左/人工妊娠中絶同意書 右/アイドル雑誌掲載の直筆文字
ところが、このスキャンダルはほとんど一般に知られることはなかった。テレビのワイドショーやスポーツ紙、雑誌に至るまで完全黙殺で、後追いで報じたのはわずかに東京スポーツ一紙のみだった。周知のように芸能マスコミにとってジャニーズスキャンダルはもともとタブー。それに加えて当時のSMAPは、まさに「国民的」といえる人気を維持しており、中居も97、98年と2年連続でNHK紅白歌合戦の司会を務めるなど絶好調だった。
この記事が出た後、ジャニーズから「あの告白はすべてファンの妄想」という通達がなされたため、取材や利権配分から干される事をおそれた各メディアはそれをうのみにしてガセ記事として片付けてしまったのである。
そこで、「噂の真相」は翌月、追撃をする。告白した女性は中絶した後、中居クンにその不実な対応をなじる電話をかけ、テープに録音していたのだが、その音声をそのままウェブで公開したのである。
テープは「あまりにもなんか冷たいというか。もともといらない子供だったんだからそういうふうにやったってなんとも思わないのかもしれないけど」と迫る彼女に対して、中居クンが「一人の女性を傷つけた訳だし、おれも傷ついてるよ」と言い訳を繰り返すかなり生々しいものだが、その声や話し方はまさに中居クンのそれだった。
だが、それでも大手芸能マスコミが動くことはなかった。
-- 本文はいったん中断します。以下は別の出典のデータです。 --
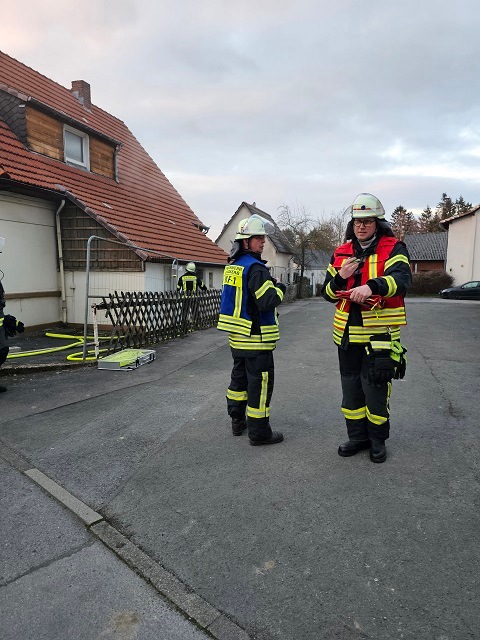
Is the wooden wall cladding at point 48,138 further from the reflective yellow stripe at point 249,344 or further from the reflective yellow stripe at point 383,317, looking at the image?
the reflective yellow stripe at point 383,317

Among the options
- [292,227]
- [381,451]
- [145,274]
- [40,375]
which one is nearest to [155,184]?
[145,274]

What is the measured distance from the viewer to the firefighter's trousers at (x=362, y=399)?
3445 millimetres

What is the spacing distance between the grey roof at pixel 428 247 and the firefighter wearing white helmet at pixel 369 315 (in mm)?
44518

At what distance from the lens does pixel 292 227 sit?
1422 inches

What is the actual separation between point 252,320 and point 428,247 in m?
48.2

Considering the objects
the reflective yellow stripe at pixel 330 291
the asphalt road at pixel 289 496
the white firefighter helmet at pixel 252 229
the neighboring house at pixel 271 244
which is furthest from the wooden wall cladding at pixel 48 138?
the neighboring house at pixel 271 244

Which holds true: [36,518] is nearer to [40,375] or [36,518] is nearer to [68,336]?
[40,375]

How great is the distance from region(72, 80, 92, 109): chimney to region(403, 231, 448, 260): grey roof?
120ft

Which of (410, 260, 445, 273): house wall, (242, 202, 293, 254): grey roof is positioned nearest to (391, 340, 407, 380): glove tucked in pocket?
(242, 202, 293, 254): grey roof

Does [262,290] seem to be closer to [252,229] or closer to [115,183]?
[252,229]

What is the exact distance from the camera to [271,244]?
32.6 m

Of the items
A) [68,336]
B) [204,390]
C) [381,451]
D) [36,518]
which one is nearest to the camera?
[36,518]

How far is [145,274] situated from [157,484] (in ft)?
26.9

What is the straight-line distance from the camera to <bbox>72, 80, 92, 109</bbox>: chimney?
53.6ft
しかも、ジャニーズ事務所は「噂の真相」に対して訴訟や抗議といったアクションを一切起こしてこなかった。マスコミを押さえた上で完全黙殺することで事態の沈静化に成功したのである。
残念ながら、この状況は現在もほとんど変わっていないようだ。ジャニーズのスキャンダルを扱える大手メディアは「週刊文春」「週刊女性」「東京スポーツ」など、依然として数えるほどしか存在していない。とくにハードなネタを報道できるのは「週刊文春」一誌のみといっていいだろう。そう考えると、今回の森田のスキャンダルも、おそらくは中居クンの記事と同様、大手メディアでは完全黙殺されることになりそうだ。
弱小事務所所属の塩谷瞬のようなタレントは些細なゴシップでも集中砲火を浴びて、芸能生命を断たれるくらいに追いつめられるのに、ジャニーズのタレントは女性を妊娠・中絶させてもなんの批判も受けない。しかも、この状況に多くのメディアがなんの疑問も持たず、不公平をさらにエスカレートさせている。芸能界というのはつくづく異様な場所だといわざるをえない。